Silicon Valley Has an Empathy Vacuum, according to Om Malik, whom we know personally (although it’s been a while) and for whom we’ve always had great respect, and who, in our opinion, was being kind, or at least diplomatic. “There is a new economic system emerging that is based on consumer capitalism, that innovates ways to eliminate friction of consumption — goods, services, and more than anything else, content — but is doing everything it can to diminish the consumer’s ability to afford the consumption,” says Malik. In explaining the results of the Presidential election (which shocked the tech sector and which we are not going to get into), said Malik, “Globalization is a proxy for technology-powered capitalism, which tends to reward fewer and fewer members of society.”
Tech loves to disrupt and disintermediate. At the same time, it disenfranchises, and people noticed. Except for those people in the tech bubble, and note that he did not say ‘problem:’ he said ‘vacuum.’ They’ve clearly dissociated from the world outside of their monoculture – a word often associated with Silicon Valley, although ‘cultural hegemony’ might be a bit more accurate, but we’ll let that one sit.
Tech’s language bubble may be part of the problem: It might help if we stop referring to people who utilize tech as users or the product and remember that they’re the customers, plain and simple, whether the product itself is free or not. Whether it’s investors or advertisers who are paying the bills, it’s still about eyeballs, which are almost always attached to people/customers, who are ultimately the reason why someone is paying your bills.
Technology led to a huge shift in the work landscape. Welcome to The Emergent Era, said Beth Comstock, which she calls “a time defined by the rapid waning of our legacy institutions, even though their replacements haven’t scaled up yet. We’re in that messy, sometimes anxious, and ambiguous space between the old and the new.”
According to Comstock, the Internet of Things will be the printing press of our time, connecting the planet en masse as did mass print in its time. Again, Brexit and the US elections came up; “The mixture of motives epitomize the positive and negative impulses of life in The Emergent Era.”
And more importantly, the disconnect between tech and those outside of its bubble, as the ‘new’ cloaks itself in hyperbole and hubris, if not disdain for those outside of its orb – or accepted age range.

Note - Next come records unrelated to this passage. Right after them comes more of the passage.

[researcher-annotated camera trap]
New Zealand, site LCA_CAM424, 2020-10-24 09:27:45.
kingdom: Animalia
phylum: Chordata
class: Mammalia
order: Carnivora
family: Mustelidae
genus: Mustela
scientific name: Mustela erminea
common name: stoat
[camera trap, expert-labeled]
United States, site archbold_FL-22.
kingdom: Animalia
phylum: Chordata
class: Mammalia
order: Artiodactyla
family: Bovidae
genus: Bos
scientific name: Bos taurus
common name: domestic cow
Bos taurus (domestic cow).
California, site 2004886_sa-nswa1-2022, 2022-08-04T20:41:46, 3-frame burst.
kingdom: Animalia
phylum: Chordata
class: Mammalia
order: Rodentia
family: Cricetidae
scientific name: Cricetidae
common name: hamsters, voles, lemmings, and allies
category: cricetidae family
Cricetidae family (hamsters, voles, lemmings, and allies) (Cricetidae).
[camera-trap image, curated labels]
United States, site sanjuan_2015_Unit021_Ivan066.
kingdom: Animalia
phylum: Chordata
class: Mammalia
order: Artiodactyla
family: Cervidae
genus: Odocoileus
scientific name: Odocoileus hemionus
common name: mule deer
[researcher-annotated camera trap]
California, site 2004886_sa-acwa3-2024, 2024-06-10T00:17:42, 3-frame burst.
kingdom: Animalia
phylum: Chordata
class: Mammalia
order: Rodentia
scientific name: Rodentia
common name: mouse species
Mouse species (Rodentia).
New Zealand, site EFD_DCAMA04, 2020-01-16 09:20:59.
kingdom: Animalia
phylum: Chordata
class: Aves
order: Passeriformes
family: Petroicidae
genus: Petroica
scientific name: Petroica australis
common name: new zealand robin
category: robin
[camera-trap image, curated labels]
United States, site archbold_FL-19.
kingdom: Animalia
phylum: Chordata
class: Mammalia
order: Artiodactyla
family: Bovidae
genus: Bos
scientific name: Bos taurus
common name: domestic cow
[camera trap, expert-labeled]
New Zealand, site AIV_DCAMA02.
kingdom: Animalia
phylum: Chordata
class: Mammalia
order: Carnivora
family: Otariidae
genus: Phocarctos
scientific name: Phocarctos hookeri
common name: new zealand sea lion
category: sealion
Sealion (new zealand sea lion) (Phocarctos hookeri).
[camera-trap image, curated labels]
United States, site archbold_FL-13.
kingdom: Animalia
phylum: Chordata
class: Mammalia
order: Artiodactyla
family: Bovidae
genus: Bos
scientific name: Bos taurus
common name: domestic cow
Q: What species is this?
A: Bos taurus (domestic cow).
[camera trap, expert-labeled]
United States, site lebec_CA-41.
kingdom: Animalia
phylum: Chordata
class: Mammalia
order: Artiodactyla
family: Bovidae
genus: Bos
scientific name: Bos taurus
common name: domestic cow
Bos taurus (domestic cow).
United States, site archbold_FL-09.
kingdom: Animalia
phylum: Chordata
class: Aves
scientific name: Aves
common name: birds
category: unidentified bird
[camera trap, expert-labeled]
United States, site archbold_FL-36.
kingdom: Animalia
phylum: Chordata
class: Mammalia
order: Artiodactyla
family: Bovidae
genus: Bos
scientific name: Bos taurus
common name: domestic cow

While the printing press helped to educate and inform, tech is far more invasive – and pervasive – in our lives, whether we like it or not. Mass printing was opt in and not bidirectional: no one was listening to your private conversations, which might have had nothing at all to do with what you were reading in the papers. In case you missed it, Uber can now track passengers’ locations after they are dropped off – even if the app is closed.
What’s not being discussed widely are issues like monopolistic practices (Amazon’s Growing Stranglehold On The U.S. Economy), false algorithms and what amounts to deceptive accounting (Facebook, and it has been going on for quite some time), and what we’ll call naked unicorns (Uber: The taxi unicorn’s new clothes It’s not just Uber’s “innovation” claims which are questionable, it’s potentially the entire business model.), all of which have led to vast accumulations of wealth in the hands of the few, literally at the expense – and loss of privacy – of the many.
Comstock uses an ant analogy in describing societal changes, since ants have the most complex social structures after humans, but when it comes to technology and its influences, it’s not about ants adapting and going about their business but rather more like bees in a hive. How many queens are there in a hive, after all? Only one prevails in each and therein lies the rub. What to speak of, in the case of tech, the worker bees who were made redundant and kicked off the island. At the end of the day, technology has been moving towards displacement and control, and as any scientist well knows, for every action there is a reaction.
What to speak of tech’s hive mind.
“Silicon Valley’s biggest failing is not poor marketing of its products, or follow-through on promises, but, rather, the distinct lack of empathy for those whose lives are disturbed by its technological wizardry,” said Malik.
In other words, the tech sector’s bubble just burst. Whether one calls them users or customers, at the end of the day, people are people – and the customer is always right, as the tech sector recently learned, the hard way. And speaking of hives and turnabout being fair play, that’s gotta sting. Onward and forward.